As the days became shorter, the Tilia tree’s leaves turned to yellow. Then they littered the ground. I cried the day that the tree was completely bare, as if I had lost a friend, or maybe for lost time, or maybe because that day Anneliese began coughing.
In January 1943, we were again given tickets, this time for Auschwitz. My sisters and I cried when we had to say goodbye to Adele Krebs. She was too sick to travel. Although I don’t think anyone believed it, we said, “See you in New York” as if it was Passover and we were saying, “Next year in Jerusalem.”
You know the rest of my story. It is told in statistics. Per Yad Vashem:
The transport, designated “Ct”, departed from Theresienstadt on January 29, 1943 and was the fourth of a series of five transports. On board were 1,000 men, women and children. It arrived in Auschwitz the next day on January 30.
On the day of the transport, the inmates were marched to the Bauschowitz (Bohusovice) train station, some 3km outside the ghetto, where they were loaded onto the railway cars that were waiting.
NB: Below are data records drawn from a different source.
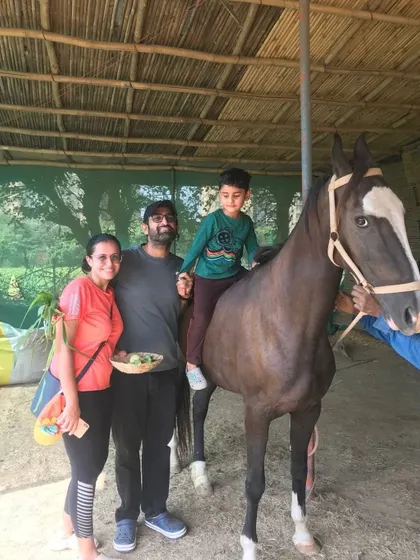 A family poses for a picture with their son enjoying a horse ride, guided by our trained staff.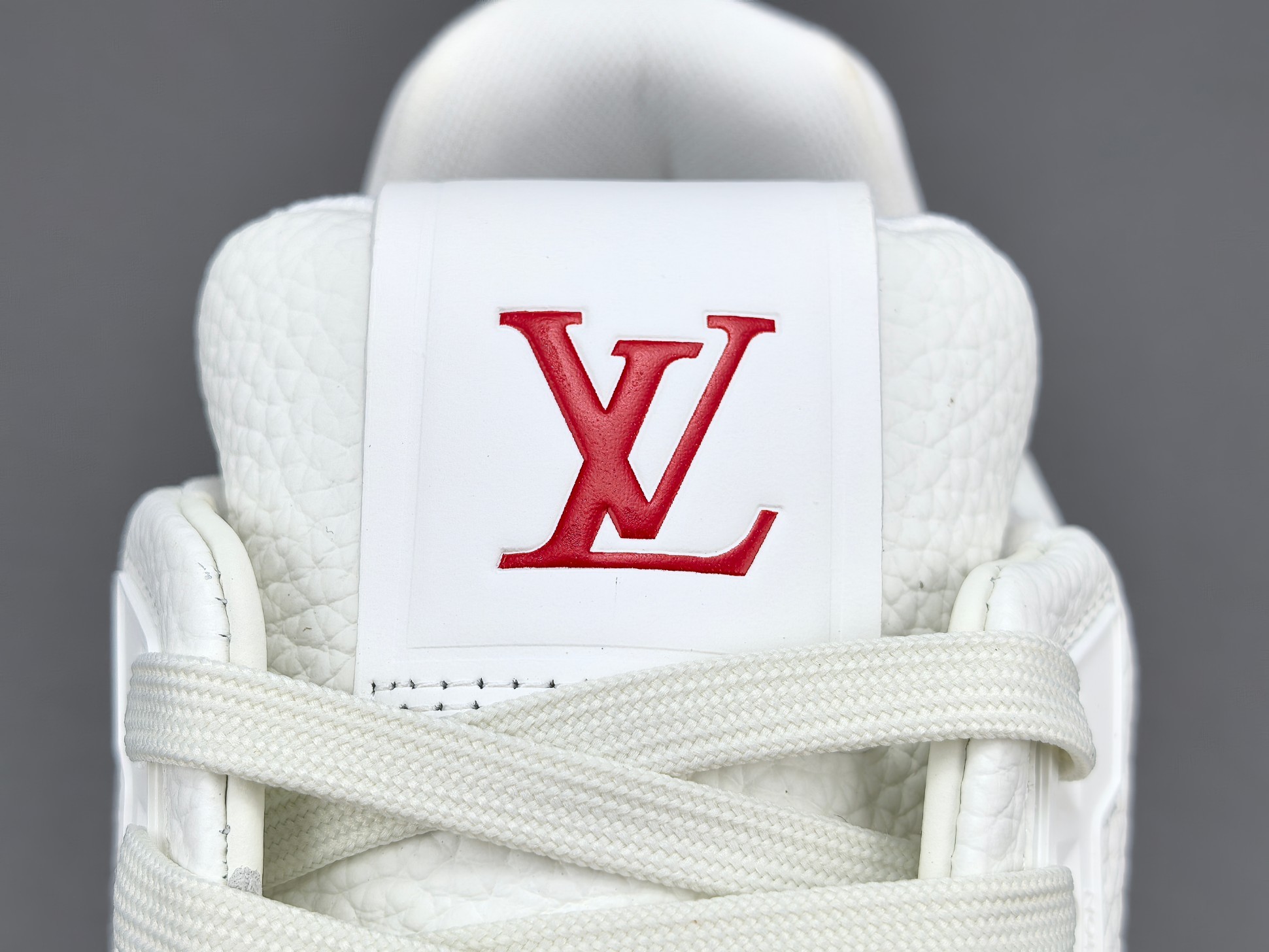 LV Trainer 2025 Cruise 🛳️ Limited Edition Designed by Virgil Abloh, this limited-edition LV Trainer takes inspiration from vintage basketball sneakers, merging classic sport style with Louis Vuitton’s signature luxury craftsmanship. - Image 5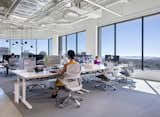 Gensler Oakland
Organized into multiple components that support a design firm’s unique practice, the core-centric space has sit-stand desks, benching tables and drop-in stations around the perimeter, with conference and small meeting rooms around the core and a large flexible project area on the south end of the floor. Each area of the office is distinguished by its deliberate form and honest expression of materials.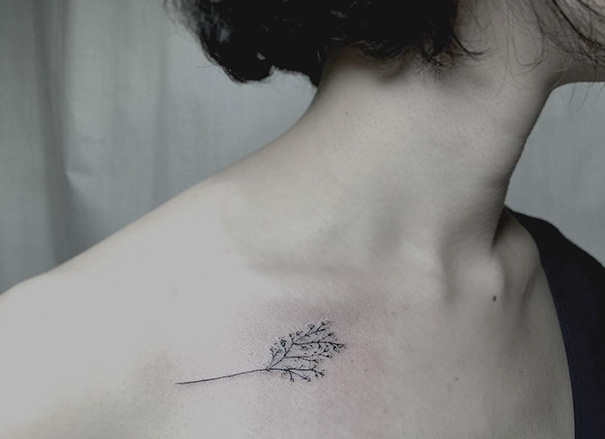 Delicate flower branch tattoo near the collarbone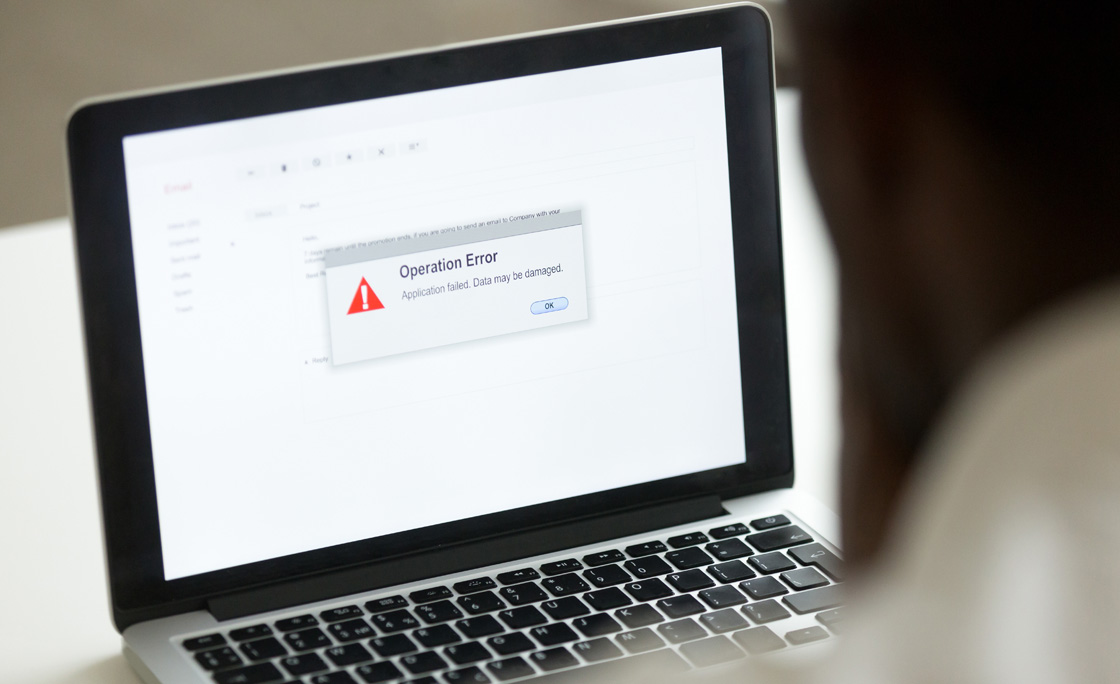 African man using laptop with application failure message on screen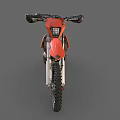 Orange and Black Motocross Motorcycle With Large Off Road Tires And White Seat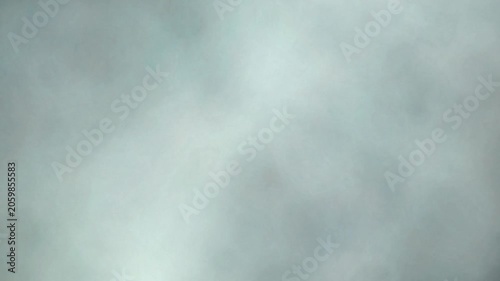 Amber rising cloud ink diffusion blooming in water 4K loop
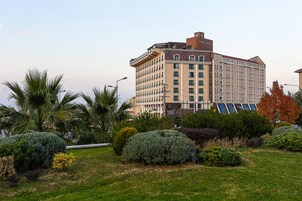 Un hotel de varios pisos con un patio central que cuenta con césped cuidado, palmeras y diversos arbustos.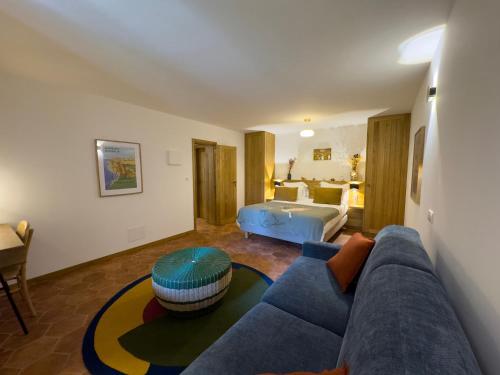 Кровать или кровати в номере Domaine Pozzo di Mastri hôtel & spa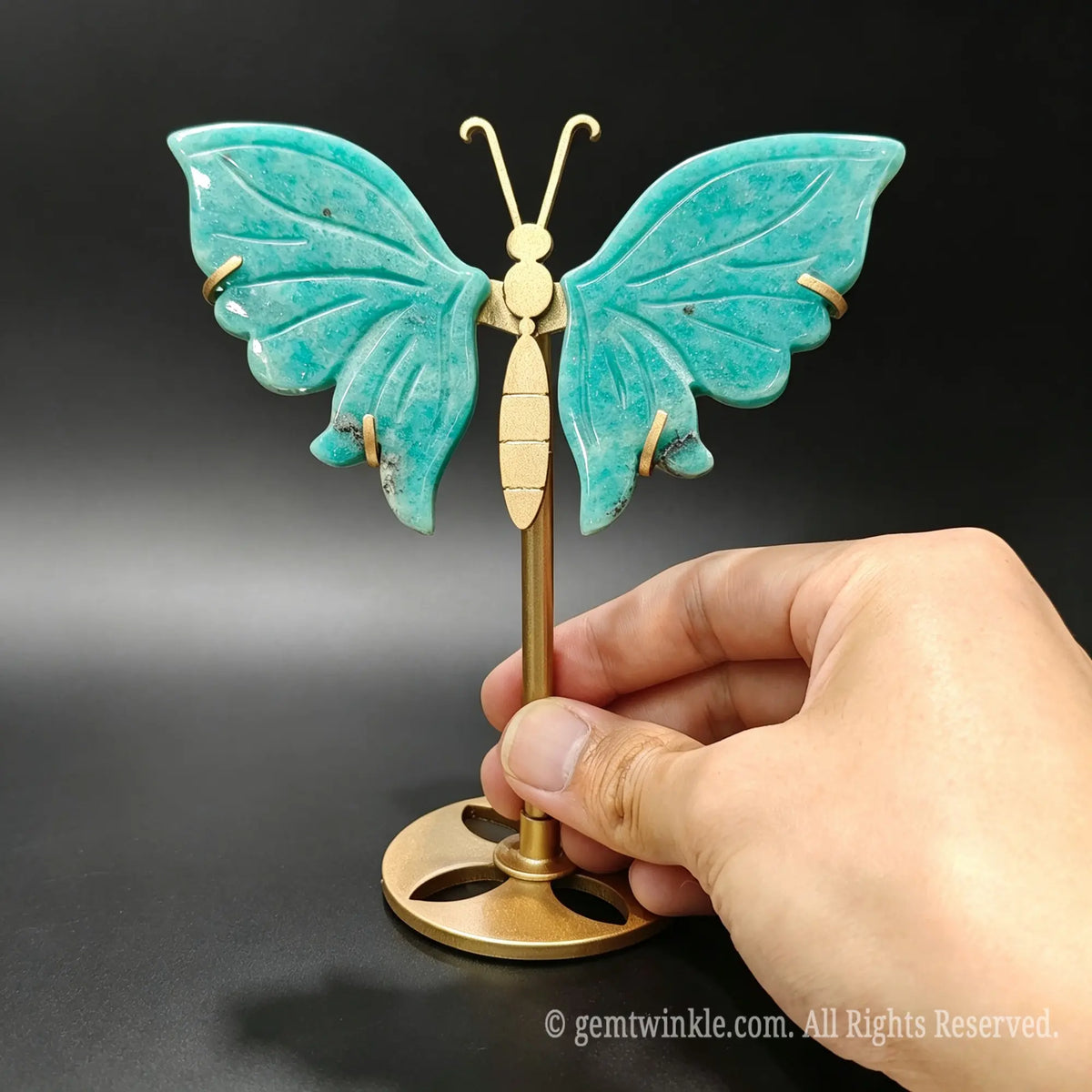 Carved natural amazonite butterfly stone figurine showcasing blue-green turquoise tones
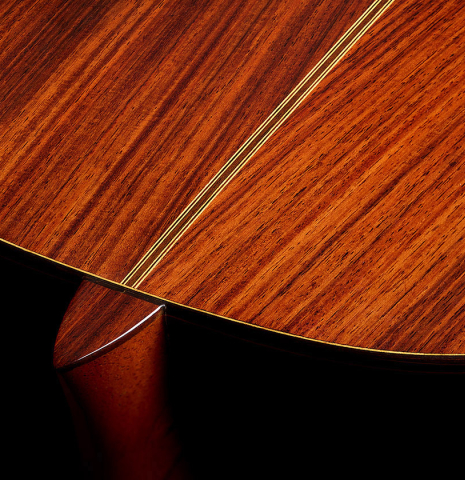 The heel, back binding and purfling of a 1996 Sergio Abreu classical guitar made of spruce and Indian rosewood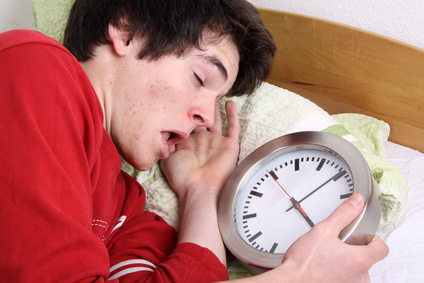 Jung im Bett mit einer Uhr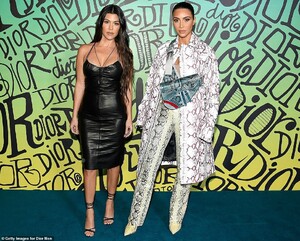 21791814-7753583-Taking_Miami_Kim_Kardashian_went_bold_in_head_to_toe_snakeskin_T-a-191_1575435142393.jpg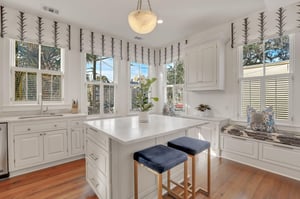 Heading into the kitchen, guests will find another room filled with windows and natural light.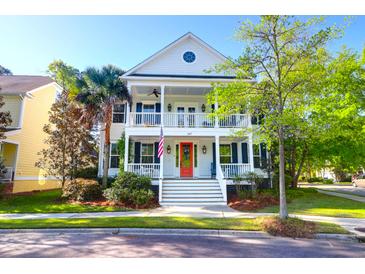 Charming two-story home with double front porches, red front door and beautifully landscaped yard at 147 Musket Loop, Summerville, SC 29483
Those unable to march were taken with the heavier luggage by truck or by man-drawn carts.
The train from Theresienstadt to Auschwitz, which was designated “Da 107”, went north to Dresden, and then east to Breslau (Wroclaw) and Kattowitz (Katowice). The empty train returned to Theresienstadt under the designation “Lp 108”.
Upon their arrival in Auschwitz, the inmates were divided into two groups, men in one, and women with children in the other. According to historian Danuta Czech, 122 men and 95 women were deemed fit for labour and were taken into the camp: the rest were marched off to the gas chambers in Birkenau where they were murdered.
According to historian H. G. Adler, only 23 people from this transport are known to have survived the war.
Please remember me to your father. To think, he is still walking the earth….
With love,
Cousin Doris
(below wearing plaid, of course)
I love Doris' story. And starting with "Had I lived" throws a poignant cast over the whole piece. Yet, the story is enhanced by the first person POV. You're such a thoughtful writer.
Thank you Jen. This is beautifully written with so many facts woven in. Your research and your connection to your family brings Doris and her story come alive for me. It is heartbreaking.